TASK TO COMPLETE »
Reproduce the one-liners word for word, everything from "A solid knife" down to "supposed to move?".

EXTRACT »
Not having money is a great way to not lose any money.
DATING TIP: show her your hula hoop skills. keep adding hula hoops. you’re now a slinky. everybody loves a slinky.
A bunch of things I labeled yesterday as tomorrow problems had the nerve to show up today and I’m just like excuse me who said you could be here.
How to make-out –
1. Hold her close
2. Kiss passionately
3. Don’t mention the budget deficit or your father
Just once I’d like to walk down the aisle, take my vows, say I do…
Without being dragged out being told, “Ma’am, you’re not the bride…”
A solid knife fighting strategy is to move clockwise in increasingly larger circles until you reach a safe running distance.
GOD: there, my first animal 🙂
SNAKE:youre not done right? How am I supposed to move?
G:like this*shimmies*
S:
G:just kinda*shimmies*
S:dude
Apparently Neil Armstrong used to tell unfunny jokes about the Moon, and follow them up with “Ah, I guess you had to be there.”

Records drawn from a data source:
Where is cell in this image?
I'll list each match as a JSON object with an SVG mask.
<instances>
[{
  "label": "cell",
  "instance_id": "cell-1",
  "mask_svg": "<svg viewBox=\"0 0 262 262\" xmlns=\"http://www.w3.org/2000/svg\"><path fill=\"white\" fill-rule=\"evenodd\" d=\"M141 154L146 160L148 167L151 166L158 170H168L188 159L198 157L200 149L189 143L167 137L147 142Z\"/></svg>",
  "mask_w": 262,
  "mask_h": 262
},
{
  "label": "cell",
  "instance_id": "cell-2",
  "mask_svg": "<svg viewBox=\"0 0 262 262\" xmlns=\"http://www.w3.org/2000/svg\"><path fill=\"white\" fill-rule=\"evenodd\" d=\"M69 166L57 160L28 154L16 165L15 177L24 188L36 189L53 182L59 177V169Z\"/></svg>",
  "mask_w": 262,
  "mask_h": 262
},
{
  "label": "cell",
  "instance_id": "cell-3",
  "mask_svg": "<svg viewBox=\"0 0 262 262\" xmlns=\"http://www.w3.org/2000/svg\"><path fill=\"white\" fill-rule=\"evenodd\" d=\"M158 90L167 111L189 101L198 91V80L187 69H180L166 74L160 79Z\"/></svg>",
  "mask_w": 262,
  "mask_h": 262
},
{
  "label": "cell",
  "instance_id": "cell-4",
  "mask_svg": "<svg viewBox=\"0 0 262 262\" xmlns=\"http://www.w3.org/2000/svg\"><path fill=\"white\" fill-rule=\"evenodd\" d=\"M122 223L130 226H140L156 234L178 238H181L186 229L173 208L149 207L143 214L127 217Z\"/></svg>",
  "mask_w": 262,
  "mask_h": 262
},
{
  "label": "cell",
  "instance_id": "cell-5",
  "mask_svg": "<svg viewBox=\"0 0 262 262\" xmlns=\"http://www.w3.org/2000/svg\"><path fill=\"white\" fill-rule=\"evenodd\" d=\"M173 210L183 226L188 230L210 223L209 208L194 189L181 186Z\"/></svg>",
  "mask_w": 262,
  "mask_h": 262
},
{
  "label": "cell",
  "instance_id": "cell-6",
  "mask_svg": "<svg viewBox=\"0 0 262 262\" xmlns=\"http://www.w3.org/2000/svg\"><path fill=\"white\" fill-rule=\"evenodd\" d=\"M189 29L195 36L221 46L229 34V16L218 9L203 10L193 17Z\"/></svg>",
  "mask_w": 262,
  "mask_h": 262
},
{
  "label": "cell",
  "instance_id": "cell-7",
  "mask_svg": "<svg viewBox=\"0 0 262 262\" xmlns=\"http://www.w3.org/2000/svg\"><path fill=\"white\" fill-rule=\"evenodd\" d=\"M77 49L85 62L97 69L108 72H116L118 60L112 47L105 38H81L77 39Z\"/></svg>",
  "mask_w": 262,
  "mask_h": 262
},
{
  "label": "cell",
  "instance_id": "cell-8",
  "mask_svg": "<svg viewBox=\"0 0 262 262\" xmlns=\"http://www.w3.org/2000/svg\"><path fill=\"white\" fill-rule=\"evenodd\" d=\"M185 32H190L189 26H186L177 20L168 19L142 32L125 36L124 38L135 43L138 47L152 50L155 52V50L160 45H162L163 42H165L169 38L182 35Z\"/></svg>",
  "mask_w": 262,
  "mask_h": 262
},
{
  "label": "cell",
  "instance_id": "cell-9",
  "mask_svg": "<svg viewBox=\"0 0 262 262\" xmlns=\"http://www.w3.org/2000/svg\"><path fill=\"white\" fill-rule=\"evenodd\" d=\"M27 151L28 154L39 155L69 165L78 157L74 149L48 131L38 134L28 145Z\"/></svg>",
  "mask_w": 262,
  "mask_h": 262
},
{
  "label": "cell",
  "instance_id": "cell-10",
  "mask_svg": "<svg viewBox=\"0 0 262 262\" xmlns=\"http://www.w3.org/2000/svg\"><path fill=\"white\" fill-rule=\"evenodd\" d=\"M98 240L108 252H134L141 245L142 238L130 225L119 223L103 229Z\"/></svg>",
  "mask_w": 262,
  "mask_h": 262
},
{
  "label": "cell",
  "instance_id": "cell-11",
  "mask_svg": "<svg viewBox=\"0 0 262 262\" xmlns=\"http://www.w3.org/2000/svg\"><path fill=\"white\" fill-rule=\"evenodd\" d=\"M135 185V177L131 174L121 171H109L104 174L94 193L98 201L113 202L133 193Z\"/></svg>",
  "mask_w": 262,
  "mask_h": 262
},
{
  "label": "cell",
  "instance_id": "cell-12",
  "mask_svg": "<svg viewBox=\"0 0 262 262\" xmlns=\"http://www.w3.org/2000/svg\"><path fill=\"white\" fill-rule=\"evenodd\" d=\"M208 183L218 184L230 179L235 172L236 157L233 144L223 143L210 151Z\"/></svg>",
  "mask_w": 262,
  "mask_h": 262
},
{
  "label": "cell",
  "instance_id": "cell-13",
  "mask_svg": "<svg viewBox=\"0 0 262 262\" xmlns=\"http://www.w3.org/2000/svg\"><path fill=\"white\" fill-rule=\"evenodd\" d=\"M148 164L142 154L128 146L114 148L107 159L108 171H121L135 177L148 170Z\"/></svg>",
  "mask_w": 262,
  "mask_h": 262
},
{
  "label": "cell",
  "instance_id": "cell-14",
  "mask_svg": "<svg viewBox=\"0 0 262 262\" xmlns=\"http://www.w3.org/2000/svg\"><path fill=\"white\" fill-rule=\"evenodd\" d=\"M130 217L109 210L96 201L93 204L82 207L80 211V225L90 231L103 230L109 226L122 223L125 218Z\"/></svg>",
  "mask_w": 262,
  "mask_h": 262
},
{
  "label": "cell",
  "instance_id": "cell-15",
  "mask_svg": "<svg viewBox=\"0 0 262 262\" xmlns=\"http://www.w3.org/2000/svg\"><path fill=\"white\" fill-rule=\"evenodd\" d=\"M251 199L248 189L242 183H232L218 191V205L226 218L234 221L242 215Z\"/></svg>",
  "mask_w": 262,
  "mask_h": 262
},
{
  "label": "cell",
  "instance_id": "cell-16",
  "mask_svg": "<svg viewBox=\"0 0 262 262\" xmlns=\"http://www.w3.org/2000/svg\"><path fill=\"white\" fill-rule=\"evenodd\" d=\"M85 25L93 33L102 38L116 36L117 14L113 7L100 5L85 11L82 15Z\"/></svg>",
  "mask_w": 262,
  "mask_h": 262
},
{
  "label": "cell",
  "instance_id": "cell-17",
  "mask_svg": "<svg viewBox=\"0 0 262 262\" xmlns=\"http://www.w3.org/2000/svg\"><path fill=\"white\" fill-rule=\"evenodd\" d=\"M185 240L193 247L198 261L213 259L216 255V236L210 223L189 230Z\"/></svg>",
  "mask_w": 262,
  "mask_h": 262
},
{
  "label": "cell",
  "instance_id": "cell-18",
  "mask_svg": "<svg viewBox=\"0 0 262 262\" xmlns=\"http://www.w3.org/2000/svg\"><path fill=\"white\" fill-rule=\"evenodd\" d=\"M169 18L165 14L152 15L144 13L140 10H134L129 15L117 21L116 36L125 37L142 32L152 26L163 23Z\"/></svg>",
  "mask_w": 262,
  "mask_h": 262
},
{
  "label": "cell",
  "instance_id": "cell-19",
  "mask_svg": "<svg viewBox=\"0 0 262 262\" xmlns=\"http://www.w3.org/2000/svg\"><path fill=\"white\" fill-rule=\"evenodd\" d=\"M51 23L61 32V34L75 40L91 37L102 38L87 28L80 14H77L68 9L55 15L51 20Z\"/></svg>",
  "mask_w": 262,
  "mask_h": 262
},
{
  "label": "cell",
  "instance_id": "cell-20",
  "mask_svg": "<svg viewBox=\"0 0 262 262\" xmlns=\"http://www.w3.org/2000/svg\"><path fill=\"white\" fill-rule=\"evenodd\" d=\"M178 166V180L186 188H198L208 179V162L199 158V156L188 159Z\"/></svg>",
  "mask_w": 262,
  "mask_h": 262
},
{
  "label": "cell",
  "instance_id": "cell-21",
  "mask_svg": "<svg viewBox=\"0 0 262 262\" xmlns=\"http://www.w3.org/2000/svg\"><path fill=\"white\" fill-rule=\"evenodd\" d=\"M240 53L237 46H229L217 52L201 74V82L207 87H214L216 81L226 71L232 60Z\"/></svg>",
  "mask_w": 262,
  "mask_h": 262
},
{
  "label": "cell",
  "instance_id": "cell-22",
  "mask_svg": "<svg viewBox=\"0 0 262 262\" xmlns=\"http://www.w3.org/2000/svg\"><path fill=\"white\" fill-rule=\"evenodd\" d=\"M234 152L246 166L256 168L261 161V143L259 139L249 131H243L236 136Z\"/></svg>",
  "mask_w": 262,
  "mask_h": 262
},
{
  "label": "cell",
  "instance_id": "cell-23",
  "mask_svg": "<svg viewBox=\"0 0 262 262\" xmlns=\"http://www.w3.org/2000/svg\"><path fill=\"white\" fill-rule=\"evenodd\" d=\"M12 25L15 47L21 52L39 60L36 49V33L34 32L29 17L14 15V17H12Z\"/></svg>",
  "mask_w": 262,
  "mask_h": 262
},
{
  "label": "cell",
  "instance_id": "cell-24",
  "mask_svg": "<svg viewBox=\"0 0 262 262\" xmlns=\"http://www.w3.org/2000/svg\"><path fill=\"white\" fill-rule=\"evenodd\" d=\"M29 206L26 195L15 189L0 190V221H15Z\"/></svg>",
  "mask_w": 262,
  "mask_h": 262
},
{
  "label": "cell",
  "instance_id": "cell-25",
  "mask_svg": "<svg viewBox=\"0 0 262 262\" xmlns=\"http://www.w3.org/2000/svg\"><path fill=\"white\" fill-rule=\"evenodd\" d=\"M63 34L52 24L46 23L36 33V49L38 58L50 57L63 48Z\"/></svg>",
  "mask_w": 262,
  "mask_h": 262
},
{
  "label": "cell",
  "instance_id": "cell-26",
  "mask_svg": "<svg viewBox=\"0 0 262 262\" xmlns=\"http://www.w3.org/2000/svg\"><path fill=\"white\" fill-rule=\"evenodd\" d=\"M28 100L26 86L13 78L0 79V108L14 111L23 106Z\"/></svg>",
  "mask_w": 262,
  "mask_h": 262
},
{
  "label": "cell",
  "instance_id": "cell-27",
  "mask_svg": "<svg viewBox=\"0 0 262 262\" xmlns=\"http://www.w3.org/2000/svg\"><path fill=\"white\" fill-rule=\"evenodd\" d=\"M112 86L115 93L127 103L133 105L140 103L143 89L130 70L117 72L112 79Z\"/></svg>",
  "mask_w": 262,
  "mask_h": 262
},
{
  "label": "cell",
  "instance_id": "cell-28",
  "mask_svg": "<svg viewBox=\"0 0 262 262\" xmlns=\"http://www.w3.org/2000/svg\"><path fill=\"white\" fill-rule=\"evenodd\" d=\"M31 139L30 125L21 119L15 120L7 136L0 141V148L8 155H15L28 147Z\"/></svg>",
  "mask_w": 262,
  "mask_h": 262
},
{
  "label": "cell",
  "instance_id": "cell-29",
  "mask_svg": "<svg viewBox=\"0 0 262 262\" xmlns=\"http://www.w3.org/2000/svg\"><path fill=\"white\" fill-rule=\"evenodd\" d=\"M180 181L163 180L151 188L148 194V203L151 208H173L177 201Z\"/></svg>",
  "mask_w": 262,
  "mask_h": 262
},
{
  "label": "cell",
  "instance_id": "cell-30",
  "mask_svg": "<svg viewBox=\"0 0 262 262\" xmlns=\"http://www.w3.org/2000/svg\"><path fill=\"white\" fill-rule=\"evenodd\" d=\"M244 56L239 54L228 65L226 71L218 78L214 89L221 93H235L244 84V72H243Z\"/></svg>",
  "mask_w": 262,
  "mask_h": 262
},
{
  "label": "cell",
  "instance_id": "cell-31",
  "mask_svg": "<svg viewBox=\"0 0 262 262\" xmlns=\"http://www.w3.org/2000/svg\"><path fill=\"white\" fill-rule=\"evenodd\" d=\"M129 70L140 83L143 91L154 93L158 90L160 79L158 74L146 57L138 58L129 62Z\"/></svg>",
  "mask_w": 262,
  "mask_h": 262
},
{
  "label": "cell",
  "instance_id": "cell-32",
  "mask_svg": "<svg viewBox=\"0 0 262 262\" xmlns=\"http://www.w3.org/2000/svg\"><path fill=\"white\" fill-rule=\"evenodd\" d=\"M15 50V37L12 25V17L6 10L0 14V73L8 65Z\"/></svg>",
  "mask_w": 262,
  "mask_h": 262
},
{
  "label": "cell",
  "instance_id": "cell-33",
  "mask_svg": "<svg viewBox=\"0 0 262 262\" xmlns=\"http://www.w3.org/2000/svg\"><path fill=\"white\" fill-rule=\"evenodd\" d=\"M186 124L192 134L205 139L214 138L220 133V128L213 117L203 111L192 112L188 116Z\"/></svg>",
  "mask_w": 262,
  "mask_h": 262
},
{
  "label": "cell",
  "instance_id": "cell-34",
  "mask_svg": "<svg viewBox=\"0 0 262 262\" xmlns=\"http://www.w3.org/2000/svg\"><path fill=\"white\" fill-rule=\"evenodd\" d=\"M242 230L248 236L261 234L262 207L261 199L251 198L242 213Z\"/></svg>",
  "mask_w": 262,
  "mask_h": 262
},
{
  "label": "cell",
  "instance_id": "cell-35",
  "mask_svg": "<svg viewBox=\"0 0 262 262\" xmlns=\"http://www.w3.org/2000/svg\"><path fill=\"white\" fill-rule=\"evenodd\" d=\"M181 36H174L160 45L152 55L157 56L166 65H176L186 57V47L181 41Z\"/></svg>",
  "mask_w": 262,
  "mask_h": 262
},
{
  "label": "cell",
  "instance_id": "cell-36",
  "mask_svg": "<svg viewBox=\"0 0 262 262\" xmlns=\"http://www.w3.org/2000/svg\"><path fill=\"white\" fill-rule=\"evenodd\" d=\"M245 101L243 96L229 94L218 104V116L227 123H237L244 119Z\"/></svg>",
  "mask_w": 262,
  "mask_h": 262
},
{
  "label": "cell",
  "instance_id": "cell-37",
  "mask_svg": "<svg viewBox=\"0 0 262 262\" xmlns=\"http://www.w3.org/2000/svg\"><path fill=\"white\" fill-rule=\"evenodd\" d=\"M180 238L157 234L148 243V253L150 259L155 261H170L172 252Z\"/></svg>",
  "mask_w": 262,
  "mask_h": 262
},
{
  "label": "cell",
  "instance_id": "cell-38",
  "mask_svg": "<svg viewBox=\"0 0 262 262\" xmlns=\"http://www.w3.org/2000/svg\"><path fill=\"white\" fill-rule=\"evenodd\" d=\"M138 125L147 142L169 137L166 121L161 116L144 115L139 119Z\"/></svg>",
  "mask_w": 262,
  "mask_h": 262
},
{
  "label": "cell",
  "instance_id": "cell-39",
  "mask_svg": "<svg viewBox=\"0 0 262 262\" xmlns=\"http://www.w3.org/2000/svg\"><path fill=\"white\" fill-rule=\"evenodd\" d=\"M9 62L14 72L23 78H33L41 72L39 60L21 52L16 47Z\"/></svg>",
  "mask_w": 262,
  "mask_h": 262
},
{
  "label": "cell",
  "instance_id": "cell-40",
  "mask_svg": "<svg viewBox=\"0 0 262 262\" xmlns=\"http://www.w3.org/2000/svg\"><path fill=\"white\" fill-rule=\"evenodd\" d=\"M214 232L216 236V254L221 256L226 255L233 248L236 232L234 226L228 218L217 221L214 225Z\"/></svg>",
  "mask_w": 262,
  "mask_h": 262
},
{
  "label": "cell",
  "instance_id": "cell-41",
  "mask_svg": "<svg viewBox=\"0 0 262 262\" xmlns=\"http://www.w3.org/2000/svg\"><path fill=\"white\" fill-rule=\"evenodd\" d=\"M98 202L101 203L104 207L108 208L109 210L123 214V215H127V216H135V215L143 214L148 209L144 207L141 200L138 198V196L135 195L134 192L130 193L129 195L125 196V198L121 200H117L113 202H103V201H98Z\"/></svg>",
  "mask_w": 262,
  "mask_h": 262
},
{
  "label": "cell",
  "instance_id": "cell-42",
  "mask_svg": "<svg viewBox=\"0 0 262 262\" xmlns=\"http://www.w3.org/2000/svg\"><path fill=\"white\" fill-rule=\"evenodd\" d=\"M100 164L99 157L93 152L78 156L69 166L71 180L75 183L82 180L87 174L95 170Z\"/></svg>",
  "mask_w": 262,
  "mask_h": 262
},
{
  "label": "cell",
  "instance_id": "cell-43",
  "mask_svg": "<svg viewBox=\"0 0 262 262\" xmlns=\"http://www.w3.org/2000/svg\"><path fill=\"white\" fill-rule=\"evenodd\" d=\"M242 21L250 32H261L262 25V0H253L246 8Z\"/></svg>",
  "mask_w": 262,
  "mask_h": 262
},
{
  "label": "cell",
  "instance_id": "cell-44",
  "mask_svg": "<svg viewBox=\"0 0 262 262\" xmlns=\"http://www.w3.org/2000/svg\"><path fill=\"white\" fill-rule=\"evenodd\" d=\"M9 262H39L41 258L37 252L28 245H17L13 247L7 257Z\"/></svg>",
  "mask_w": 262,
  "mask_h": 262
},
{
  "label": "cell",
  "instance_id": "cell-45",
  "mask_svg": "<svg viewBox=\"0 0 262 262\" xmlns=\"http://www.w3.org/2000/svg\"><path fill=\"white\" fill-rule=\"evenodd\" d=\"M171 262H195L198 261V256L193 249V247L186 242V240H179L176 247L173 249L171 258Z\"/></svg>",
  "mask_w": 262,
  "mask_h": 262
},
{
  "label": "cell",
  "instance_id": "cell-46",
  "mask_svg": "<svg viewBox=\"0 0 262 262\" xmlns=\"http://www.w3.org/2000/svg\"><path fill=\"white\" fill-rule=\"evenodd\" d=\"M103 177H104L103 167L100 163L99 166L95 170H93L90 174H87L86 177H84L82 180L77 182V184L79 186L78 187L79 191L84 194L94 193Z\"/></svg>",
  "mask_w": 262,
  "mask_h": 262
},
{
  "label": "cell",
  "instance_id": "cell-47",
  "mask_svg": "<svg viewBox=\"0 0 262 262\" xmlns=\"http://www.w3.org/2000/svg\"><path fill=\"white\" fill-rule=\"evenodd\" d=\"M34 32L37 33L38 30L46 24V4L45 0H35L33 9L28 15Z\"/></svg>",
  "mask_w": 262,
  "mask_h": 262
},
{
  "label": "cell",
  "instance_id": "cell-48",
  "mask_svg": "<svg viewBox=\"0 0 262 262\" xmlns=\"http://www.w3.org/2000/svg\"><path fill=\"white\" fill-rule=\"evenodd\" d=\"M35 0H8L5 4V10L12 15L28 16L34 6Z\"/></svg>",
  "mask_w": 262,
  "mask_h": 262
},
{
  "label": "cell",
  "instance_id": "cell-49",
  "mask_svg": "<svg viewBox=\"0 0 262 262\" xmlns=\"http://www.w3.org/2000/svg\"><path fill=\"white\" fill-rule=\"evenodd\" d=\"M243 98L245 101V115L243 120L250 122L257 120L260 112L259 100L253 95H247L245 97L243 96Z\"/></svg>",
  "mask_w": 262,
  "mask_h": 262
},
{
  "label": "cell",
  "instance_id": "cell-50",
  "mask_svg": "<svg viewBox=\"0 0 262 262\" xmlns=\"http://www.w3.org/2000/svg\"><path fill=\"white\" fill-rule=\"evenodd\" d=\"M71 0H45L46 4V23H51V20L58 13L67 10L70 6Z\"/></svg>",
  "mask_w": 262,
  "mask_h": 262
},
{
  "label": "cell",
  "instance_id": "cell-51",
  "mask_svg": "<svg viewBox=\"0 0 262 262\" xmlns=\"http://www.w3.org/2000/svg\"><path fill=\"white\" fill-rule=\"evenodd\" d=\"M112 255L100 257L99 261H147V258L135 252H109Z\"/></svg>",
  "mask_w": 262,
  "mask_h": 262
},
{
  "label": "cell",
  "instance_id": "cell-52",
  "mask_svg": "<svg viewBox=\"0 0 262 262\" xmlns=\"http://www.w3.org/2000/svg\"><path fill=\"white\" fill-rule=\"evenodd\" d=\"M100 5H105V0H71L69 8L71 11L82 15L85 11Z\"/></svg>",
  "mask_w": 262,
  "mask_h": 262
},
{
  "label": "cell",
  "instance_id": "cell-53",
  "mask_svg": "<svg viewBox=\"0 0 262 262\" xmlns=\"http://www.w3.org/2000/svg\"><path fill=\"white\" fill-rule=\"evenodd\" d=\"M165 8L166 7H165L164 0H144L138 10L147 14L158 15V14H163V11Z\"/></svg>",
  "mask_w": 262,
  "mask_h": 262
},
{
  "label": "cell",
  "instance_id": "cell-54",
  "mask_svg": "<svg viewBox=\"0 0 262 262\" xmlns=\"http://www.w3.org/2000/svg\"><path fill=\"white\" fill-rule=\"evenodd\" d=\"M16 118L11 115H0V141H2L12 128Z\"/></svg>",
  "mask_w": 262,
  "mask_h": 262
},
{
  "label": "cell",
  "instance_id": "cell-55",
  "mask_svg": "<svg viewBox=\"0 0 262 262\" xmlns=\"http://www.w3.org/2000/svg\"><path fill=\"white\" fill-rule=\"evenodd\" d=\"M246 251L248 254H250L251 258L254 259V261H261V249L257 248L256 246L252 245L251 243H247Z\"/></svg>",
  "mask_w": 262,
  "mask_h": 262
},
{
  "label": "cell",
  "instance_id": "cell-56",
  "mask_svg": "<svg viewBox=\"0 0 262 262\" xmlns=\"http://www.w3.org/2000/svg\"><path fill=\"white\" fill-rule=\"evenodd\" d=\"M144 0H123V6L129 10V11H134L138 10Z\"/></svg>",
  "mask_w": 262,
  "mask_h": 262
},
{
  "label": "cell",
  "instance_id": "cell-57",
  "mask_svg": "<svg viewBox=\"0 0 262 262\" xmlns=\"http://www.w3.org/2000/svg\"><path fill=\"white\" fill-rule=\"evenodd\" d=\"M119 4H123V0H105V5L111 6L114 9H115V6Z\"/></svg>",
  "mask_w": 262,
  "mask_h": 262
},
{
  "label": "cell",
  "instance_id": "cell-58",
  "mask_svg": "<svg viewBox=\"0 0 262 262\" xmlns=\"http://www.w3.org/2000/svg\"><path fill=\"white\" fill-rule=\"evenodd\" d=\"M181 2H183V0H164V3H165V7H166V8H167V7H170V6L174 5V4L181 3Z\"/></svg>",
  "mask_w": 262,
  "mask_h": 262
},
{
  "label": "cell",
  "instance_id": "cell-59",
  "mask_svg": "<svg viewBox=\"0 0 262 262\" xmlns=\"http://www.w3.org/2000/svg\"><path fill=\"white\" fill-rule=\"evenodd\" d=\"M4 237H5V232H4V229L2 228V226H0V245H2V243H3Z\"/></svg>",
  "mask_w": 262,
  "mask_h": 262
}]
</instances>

ANSWER FOR THE TASK »
A solid knife fighting strategy is to move clockwise in increasingly larger circles until you reach a safe running distance.
GOD: there, my first animal 🙂
SNAKE:youre not done right? How am I supposed to move?